TEXTO RICARDO GUEDES PEREIRA*
FOTO JOANA MATOS
Depois de terem atravessado o
portão de entrada da Aldeia de Crianças SOS, o
Filipe e os seus quatro irmãos deixaram para trás
uma vida marcada pelos maus tratos físicos e emocionais,
na cidade de Seia. Hoje recordam aquele momento como o gesto
que lhes devolveu a alegria de viver, ao restituir-lhes a dignidade
que aos poucos estava a ser roubada por um ambiente familiar
distorcido.
Filipe é agora um jovem com problemas e sonhos comuns
aos da sua idade. Passados 13 anos, ainda há, todavia,
um longo caminho a percorrer para que a sua integração
na sociedade seja completa.
Para lá dos muros da Aldeia de Crianças SOS da
Guarda, ele e os seus irmãos encontraram um lar e uma
família que os acolheu de braços abertos. À
sua espera estava Cecília Francisco, uma desconhecida
que algumas semanas depois chamavam de mãe, e outras crianças
que haviam passado por tormentos semelhantes. "Com a sua
alegria e inocência", foram os seus colegas que tornaram
a fase de adaptação mais fácil.
O apoio que aquela instituição de solidariedade
social presta aos mais novos funciona em moldes únicos,
tanto a nível do País como do estrangeiro. A Aldeia
SOS da Guarda, que acolhe neste momento 32 crianças, está
filiada na Kinderdorf Internacional, uma rede de instituições
cujo modelo nasceu na Áustria, no conturbado período
que sucedeu à Segunda Guerra Mundial. Existem mais de
cinco aldeias com estas características nos cinco continentes,
o que a torna na maior instituição mundial de apoio
à criança. Para além da Guarda, também
Bicesse, no Estoril, e Gulpilhares, no Porto, acolhem espaços
desta natureza.
As Aldeias de Crianças SOS distinguem-se de outras instituições
com o mesmo fim pelo facto de acolherem grupos de irmãos.

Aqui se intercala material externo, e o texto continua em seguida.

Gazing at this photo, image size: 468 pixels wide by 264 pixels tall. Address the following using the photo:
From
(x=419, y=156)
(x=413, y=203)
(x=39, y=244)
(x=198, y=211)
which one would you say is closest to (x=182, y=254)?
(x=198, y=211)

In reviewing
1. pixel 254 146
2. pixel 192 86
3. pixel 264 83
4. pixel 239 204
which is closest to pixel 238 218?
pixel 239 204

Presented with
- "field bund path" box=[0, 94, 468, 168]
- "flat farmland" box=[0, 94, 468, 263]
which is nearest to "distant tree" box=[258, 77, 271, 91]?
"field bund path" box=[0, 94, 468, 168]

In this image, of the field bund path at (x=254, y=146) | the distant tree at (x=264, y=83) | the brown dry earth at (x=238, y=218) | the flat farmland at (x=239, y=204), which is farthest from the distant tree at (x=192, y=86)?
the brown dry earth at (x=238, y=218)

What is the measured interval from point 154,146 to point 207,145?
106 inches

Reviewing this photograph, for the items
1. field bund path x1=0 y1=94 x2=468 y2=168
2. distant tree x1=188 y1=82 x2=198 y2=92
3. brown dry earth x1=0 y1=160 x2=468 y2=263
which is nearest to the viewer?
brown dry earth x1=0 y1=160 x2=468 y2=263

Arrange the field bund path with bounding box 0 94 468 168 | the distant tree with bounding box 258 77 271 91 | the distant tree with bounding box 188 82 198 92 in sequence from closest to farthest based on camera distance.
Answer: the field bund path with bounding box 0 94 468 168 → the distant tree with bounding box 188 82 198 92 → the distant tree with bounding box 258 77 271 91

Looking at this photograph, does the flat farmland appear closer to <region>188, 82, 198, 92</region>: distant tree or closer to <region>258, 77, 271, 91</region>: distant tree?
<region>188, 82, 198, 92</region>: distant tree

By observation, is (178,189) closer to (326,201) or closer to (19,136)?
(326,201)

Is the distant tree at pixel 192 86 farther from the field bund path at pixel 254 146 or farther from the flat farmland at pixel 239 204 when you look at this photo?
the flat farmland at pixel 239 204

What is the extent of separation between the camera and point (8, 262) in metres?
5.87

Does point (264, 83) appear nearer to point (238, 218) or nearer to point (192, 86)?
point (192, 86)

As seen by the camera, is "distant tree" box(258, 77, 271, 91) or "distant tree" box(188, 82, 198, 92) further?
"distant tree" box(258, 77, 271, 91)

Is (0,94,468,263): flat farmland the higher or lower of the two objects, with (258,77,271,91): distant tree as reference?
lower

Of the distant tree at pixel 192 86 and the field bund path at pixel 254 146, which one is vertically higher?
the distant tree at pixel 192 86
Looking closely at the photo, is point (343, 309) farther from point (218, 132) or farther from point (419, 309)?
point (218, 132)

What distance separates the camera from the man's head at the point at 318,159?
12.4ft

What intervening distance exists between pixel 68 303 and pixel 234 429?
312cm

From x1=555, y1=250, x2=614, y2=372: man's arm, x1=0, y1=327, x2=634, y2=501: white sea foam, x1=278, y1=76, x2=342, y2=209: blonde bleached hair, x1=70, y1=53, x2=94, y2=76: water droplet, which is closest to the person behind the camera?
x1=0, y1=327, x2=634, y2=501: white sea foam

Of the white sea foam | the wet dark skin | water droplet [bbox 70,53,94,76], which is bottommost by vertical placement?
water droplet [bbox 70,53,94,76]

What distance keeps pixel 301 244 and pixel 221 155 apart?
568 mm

Outro pormenor que as torna especiais é a coabitação
de crianças, sem distinção de sexo, até
atingirem a maioridade. Deste modo, desde que foi fundada em
1986, a Aldeia da Guarda junta na mesma casa rapazes e raparigas
que convivem como se fossem irmãos de sangue. A acompanhá-los
está uma mãe SOS que zela por eles 365 dias por
ano e 24 horas por dia. "No essencial é uma família",
conclui a directora da Aldeia, Maria do Carmo. Cada uma dispõe
do seu quarto, do seu espaço e dos seus objectos.
No projecto inicial, foram suprimidos os refeitórios e
dormitórios, para que, segundo a directora, "cada
criança tenha um tratamento muito personalizado".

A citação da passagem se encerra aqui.